DATA FOR THE TASK start

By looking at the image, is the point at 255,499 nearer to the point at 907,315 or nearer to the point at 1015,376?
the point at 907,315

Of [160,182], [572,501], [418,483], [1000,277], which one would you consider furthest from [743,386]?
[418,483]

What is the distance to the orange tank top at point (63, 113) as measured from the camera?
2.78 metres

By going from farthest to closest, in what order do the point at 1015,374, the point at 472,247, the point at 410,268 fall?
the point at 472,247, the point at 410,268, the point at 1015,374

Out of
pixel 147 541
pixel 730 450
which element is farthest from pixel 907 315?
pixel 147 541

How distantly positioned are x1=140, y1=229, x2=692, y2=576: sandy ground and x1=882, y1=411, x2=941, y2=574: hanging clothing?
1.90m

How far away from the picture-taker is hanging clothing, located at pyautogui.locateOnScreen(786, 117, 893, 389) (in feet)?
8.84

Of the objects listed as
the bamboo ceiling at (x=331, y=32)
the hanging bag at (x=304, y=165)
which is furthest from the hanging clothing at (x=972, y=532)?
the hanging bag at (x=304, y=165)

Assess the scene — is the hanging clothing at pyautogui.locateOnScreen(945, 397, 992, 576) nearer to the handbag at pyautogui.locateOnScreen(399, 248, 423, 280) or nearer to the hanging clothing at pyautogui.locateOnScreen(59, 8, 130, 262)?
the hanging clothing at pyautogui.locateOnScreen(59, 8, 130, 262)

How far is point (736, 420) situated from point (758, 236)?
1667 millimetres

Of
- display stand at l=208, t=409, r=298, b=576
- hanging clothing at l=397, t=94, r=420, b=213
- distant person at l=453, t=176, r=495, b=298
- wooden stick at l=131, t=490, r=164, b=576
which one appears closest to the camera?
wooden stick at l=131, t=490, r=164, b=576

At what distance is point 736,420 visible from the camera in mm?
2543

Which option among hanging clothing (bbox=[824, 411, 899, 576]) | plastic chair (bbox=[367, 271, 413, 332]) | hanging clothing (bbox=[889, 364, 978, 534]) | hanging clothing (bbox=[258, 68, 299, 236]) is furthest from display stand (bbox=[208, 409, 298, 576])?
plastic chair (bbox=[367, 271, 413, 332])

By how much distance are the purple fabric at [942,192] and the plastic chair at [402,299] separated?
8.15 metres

DATA FOR THE TASK end
DATA FOR THE TASK start

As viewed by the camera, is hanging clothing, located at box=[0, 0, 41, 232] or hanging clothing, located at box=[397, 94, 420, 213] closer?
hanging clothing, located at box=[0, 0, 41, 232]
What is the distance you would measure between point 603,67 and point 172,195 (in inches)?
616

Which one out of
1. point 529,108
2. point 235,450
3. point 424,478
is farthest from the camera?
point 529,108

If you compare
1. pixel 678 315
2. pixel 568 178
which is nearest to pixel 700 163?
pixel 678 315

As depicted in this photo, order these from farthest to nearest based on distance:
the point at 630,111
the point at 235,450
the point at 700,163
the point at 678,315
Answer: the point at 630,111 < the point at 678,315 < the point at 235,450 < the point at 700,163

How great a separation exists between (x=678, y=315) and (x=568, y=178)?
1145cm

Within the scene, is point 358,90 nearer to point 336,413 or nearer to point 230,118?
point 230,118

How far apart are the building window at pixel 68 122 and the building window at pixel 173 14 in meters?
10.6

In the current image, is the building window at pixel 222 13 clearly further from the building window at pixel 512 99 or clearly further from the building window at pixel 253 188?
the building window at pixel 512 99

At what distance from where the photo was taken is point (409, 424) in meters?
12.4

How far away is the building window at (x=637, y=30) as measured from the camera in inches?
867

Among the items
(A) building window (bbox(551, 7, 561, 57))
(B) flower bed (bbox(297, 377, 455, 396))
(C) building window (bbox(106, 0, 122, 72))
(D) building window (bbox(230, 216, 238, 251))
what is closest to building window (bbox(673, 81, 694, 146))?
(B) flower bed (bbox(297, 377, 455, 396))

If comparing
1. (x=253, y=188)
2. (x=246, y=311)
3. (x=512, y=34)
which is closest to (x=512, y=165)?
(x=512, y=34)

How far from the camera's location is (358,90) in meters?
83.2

DATA FOR THE TASK end
DATA FOR THE TASK start

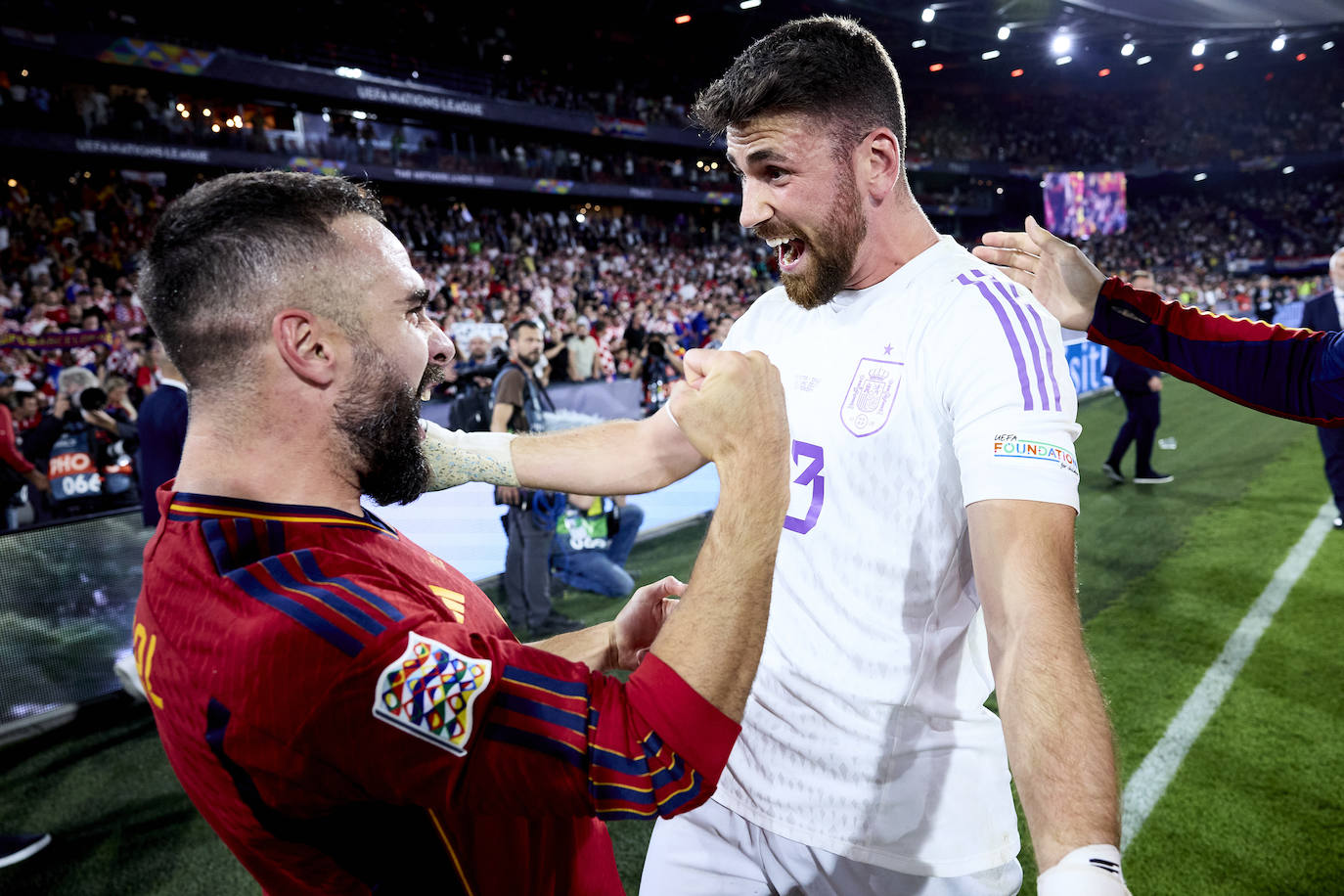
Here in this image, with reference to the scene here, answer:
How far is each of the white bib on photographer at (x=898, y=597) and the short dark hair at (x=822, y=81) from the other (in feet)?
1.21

DATA FOR THE TASK end

● **YOUR INSTRUCTIONS**: Convert the stretch of records from the line that contains "Of the objects listed as" through the line that contains "1667 millimetres" into a JSON list of strings, one string per line, leaving out blank lines.

● **RESULT**:
[
  "Of the objects listed as",
  "the bamboo ceiling at (x=331, y=32)",
  "the hanging bag at (x=304, y=165)",
  "which is furthest from the hanging clothing at (x=972, y=532)?",
  "the hanging bag at (x=304, y=165)",
  "Assess the scene — is the hanging clothing at pyautogui.locateOnScreen(945, 397, 992, 576) nearer to the handbag at pyautogui.locateOnScreen(399, 248, 423, 280) or nearer to the hanging clothing at pyautogui.locateOnScreen(59, 8, 130, 262)?",
  "the hanging clothing at pyautogui.locateOnScreen(59, 8, 130, 262)",
  "How far is point (736, 420) situated from point (758, 236)?",
  "1667 millimetres"
]